The implementation of the selected algorithm I am very confident to be able to. However, I have not yet worked extensively with the yosys codebase (a small temporary tweak here and there to get something working, until I found a better way) and am still how to get a new cell into yosys (but i’m sure that it cannot possibly be that hard…).

The commit structure I have in mind would involve one PR for the $temporal cell, some preparation passes and the algorithm in [1] for basic LTL. A later PR’s would than add PLTL- and SERE-support to this algorithm respectively.

Any input/thoughts/pointers are greatly appreciated.

General overview LTL (I cannot give the exact equivalence for SVA/PSL operators):

  • basic boolean operation
    • and
    • or
    • not
    • implication (a -> b = !a | b)
    • equivalence
  • temporal operators
    • X (next; X a holds iff a holds in the next cycle)
    • G (global; G a holds iff a holds this and all following cycles)
    • F (future; F a holds iff a holds now or some time in the future)
    • U (until; a U b holds iff a holds up until the cycle b holds and F a holds)
    • some other versions of these which I will not get into detail

PLTL being LTL with additional temporal operators, which look into the past.

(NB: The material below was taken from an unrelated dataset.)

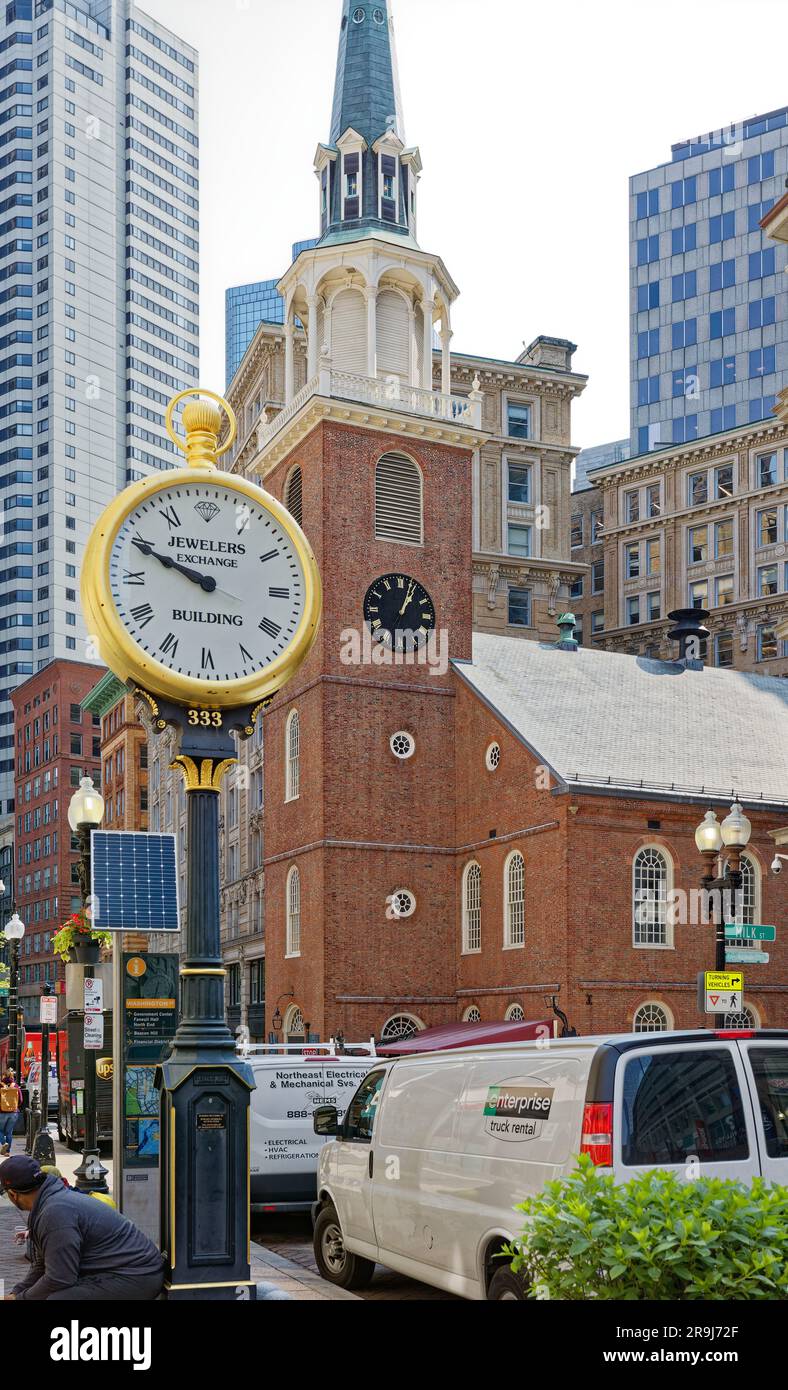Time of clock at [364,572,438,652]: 1:03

SERE covers the parts of SVA/PSL not covered by PLTL.

[1] Claessen, Koen, Niklas Een, and Baruch Sterin. “A circuit approach to LTL model checking.” 2013 Formal Methods in Computer-Aided Design. IEEE, 2013.

Thanks a lot for sharing your thoughts and ideas on the implementation of temporal logic synthesis! (And sorry for the late reply!)
We (the YosysHQ team) are actually currently working on a project with the goal to design/implement a new intermediate representation for SVA properties (“Property IR”) and replace Yosys’s current SVA implementation (which is Tabby CAD / Verific only), with implementing the translation from LTL/SERE to circuits being a part of that.

Our plan very much coincides with the structure you proposed, with a new $property cell to store SVA properties in a textual form with a syntax based on s-expressions. Different from the paper you shared, we want to use an automaton representation as an intermediate step before translating to circuits.

I am currently working on the specification of Property IR and on a prototype. We plan to finish the (preliminary) specification of Property IR by April 2026, and implement the new flow by the end of 2026. (Although it is not yet entirely clear what features of SVA we will be able to support by then.)

We intend to share more information on the new Property IR soon.

Additionally, this is done as part of the OSVISE project, and we’ll be integrating it with MLIR

Nice to hear, that my thoughts and ideas are not that far from those of someone familiar with the codebase.

As you are already working on this, I will postpone my research and maybe contribute the described pass at a later date. I can also think of prototyping usecases for another algorithm I came across, which I might implement once the Property IR is tied down.